Gotabaya refused to go to the IMF for assistance when Sri Lanka was still a solvent state. His government believed that tourism would bounce back with the pandemic receding in intensity. Now it’s negotiating with the IMF as a bankrupt state. The terms will obviously be much harsher.

It costs a whopping Rs 15000 in Indian currency for a round trip from Colombo city centre to the airport. That is the effect of insufficient fuel and unavailability of the same to consumers. With foreign exchange reserves down to just $1.5 billion, there is little scope for import unless India steps in and releases some reserves for which Sri Lanka cannot pay. It’s also the medical field which is most affected as there is insufficient money to import medicines and medical equipment. Cancer treatments and major surgeries have been postponed with nothing in sight. The problem is accentuated by the fact that the IMF which is now negotiating various proposals is not quite confident who it is dealing with. In an economic crisis of this proportion, stability at the political centre of power is a necessity. No international financial institution would wish to throw in money to a set of incompetent and clueless leaders with no assurances that the terms and conditions laid down will be adhered to.

The IMF will require privatisation of the state airline, petroleum and power companies and other such state institutions. It will want a tax increase, reduction of bureaucracy and of the army too. This won’t be easy.  JP Morgan analysts estimate the country’s gross debt servicing would amount to $7 billion this year, with the current account deficit coming in around $3 billion. The IMF won’t tolerate capital intensive and unnecessary projects and will look towards maximum disinvestment by the government while it disburses loans for the recovery process.  

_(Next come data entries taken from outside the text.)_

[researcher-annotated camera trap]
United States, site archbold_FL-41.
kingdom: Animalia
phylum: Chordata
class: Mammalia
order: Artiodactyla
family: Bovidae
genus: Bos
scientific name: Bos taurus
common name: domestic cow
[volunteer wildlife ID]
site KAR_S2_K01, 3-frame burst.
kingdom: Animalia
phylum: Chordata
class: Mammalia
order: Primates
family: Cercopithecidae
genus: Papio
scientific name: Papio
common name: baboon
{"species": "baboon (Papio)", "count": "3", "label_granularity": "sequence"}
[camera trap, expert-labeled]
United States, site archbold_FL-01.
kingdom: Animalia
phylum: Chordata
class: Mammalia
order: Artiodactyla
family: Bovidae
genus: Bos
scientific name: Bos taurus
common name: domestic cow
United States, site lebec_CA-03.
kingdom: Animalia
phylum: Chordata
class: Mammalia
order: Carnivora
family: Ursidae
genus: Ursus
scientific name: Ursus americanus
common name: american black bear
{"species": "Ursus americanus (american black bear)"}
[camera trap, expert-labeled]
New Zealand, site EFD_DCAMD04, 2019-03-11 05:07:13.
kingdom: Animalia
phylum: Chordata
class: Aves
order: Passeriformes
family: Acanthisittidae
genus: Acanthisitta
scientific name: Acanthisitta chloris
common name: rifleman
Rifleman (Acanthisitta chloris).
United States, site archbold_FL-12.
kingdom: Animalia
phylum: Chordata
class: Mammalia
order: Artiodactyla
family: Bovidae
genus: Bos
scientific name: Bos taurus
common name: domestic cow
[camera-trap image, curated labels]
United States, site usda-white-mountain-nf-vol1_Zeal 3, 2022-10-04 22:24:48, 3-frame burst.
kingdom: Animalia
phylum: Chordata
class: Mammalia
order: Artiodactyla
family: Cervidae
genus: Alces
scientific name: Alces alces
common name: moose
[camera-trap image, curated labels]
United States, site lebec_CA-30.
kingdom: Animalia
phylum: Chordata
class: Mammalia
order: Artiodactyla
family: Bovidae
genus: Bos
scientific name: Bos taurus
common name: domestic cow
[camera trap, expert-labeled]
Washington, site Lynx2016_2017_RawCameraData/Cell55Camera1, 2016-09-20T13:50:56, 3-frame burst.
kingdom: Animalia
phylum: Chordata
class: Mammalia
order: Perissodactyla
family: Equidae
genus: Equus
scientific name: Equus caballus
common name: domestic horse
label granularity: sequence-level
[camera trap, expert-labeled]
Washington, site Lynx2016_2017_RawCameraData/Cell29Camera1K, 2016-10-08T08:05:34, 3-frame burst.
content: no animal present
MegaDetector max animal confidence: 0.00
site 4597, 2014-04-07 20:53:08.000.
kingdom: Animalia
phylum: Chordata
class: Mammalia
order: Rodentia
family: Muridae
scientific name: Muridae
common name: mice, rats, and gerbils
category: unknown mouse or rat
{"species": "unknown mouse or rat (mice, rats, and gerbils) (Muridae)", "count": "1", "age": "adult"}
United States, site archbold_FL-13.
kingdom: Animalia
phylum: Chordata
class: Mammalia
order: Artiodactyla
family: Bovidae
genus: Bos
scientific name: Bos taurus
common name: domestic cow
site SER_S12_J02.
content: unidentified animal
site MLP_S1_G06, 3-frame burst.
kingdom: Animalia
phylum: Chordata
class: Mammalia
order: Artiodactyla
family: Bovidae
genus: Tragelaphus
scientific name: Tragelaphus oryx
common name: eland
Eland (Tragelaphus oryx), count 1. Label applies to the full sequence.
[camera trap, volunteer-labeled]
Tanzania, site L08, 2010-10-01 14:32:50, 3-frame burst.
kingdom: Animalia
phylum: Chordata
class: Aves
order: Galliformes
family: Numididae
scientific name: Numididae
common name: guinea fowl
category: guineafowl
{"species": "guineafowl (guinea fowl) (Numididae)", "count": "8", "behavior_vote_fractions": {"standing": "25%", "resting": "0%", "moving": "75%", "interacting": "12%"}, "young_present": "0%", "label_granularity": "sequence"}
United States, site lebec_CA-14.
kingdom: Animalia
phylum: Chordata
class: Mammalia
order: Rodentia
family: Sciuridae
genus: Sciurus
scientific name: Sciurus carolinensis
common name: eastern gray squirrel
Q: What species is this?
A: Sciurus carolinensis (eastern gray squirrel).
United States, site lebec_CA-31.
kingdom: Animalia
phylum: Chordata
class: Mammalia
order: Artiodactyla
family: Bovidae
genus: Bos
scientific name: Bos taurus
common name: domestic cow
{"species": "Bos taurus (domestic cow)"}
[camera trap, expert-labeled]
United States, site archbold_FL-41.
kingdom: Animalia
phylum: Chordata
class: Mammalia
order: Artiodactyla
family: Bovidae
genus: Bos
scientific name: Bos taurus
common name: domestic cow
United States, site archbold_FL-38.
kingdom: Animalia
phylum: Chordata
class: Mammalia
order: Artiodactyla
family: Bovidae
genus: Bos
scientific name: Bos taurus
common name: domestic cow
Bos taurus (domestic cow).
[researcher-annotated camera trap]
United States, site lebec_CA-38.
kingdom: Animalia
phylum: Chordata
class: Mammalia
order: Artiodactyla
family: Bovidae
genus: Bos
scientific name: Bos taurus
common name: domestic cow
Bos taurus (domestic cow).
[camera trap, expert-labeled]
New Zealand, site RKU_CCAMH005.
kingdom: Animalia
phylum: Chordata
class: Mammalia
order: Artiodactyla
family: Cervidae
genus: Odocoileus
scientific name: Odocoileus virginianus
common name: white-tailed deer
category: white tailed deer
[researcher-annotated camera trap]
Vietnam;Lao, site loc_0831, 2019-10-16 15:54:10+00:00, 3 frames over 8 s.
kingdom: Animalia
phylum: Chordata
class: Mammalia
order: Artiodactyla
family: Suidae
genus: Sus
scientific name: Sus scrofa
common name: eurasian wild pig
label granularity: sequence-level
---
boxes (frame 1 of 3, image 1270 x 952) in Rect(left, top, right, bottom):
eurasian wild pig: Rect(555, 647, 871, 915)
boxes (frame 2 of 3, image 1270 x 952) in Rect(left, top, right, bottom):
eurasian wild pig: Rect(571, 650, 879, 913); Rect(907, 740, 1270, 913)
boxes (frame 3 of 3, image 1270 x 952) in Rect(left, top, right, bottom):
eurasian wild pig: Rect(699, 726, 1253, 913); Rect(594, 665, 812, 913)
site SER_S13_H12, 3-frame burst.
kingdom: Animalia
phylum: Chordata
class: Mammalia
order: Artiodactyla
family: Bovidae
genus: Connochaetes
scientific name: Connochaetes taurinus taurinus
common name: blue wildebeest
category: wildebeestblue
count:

The interim period between the current collapse and the point from which recovery could start is a period of intense challenge. No foreign investor will step in until the economy has bottomed out because no one wishes to be caught in the downward spiral where losses are for sure. It's this period which will also see maximum social unrest. When resources are minimal, a weak government in place and with ethnic and religious cleavages in society, the feasibility of violence increases. This will prevent the commencement of the recovery process and infusion of confidence of foreign investors to step in.

For India there is no other alternative but to be ready with anything it can do in the social and economic domains. Politically it’s a hot potato and whatever India does must have full internal political consensus.